From Thomas Jefferson to Benjamin H. Latrobe, 26 February 1804
To Benjamin H. Latrobe
Washington Feb. 26. 04.
Dear Sir
I think you were so good as to say you would desire mr Peale to furnish me a double penned writing box, with some particular directions which experience had pointed out to you. a drawer at each end is indispensible, or if this cannot be, it should open on the left. the principal inconvenience I find in yours, proceeds from the unequal pressure of the copying pen, which I ascribe to unevenness in the plane. mr Foxhall has undertaken to make a perfect plane of cast iron a quarter of an inch thick. I imagine the box may be finished in the usual way, and that if he succeeds I can sink it’s whole thickness into the face of the box by digging into the latter a bed for it. the iron plate is to be exactly of the size of the brass plate in yours. if he does not succeed I can use the box as it comes to me. there must be no partition in either of the drawers as I had rather have them inserted here to suit my own convenience. the 7th. and 8th lines of this letter are written with glass pens, but the copying pen made a sad hand of it, so that I have recurred to the goose quill.
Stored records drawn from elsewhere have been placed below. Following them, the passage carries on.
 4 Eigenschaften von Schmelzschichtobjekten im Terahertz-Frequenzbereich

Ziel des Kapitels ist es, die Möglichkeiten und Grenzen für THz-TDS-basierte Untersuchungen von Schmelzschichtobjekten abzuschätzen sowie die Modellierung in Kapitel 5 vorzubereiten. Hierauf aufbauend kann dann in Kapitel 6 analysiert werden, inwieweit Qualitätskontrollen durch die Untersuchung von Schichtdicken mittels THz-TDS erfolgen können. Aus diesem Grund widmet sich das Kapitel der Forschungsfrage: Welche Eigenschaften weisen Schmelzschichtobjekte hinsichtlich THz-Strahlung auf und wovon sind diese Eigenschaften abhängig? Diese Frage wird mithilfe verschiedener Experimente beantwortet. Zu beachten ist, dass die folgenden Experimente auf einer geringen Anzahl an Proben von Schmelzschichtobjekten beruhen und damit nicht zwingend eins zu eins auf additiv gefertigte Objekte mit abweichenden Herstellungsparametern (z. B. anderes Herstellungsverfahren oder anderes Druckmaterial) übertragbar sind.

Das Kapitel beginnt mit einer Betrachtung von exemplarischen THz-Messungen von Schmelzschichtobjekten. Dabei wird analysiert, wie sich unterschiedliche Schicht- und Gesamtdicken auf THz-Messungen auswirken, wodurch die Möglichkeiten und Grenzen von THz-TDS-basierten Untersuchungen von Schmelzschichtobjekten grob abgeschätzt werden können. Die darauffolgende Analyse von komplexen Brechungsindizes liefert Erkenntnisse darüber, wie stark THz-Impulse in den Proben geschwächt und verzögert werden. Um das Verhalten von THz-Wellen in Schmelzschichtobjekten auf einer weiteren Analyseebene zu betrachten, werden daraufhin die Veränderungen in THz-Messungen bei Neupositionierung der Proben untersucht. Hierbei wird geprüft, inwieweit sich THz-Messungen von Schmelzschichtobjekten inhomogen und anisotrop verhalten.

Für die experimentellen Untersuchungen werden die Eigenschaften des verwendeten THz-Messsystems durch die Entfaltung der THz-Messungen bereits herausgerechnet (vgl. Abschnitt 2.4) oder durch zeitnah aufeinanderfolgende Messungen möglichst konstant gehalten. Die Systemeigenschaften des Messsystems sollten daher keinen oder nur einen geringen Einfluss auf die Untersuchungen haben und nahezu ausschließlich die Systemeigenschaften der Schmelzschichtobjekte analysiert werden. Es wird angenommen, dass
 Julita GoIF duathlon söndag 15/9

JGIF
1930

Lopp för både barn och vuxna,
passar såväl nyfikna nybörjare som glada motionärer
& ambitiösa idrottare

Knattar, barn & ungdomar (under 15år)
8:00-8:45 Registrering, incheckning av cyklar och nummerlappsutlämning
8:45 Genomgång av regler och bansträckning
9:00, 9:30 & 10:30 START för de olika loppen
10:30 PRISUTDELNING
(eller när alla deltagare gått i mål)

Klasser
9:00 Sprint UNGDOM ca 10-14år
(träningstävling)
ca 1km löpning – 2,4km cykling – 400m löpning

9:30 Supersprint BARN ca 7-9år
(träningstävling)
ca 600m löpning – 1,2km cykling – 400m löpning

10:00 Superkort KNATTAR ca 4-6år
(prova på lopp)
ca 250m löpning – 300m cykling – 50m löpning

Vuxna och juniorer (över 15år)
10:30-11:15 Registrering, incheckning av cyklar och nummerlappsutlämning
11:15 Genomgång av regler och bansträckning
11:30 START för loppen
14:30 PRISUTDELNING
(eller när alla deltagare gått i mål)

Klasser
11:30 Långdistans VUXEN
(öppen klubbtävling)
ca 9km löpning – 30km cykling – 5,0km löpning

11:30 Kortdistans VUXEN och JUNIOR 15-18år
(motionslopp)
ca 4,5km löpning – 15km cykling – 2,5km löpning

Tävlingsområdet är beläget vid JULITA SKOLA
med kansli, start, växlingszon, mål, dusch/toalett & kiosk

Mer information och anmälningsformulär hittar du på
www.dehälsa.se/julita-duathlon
Accept my friendly salutations.
Th: Jefferson
PoC (DLC); at foot of text: “Mr. Latrobe”; endorsed by TJ.
After some failed experiments with wooden joints, Charles Willson peale modified the polygraph, or duplicate writing machine, by screwing thick wire into a brass plate, with all movable parts riveted to the plate ( , 50).
TJ had purchased 13 glass pens earlier in the month (, 2:1119).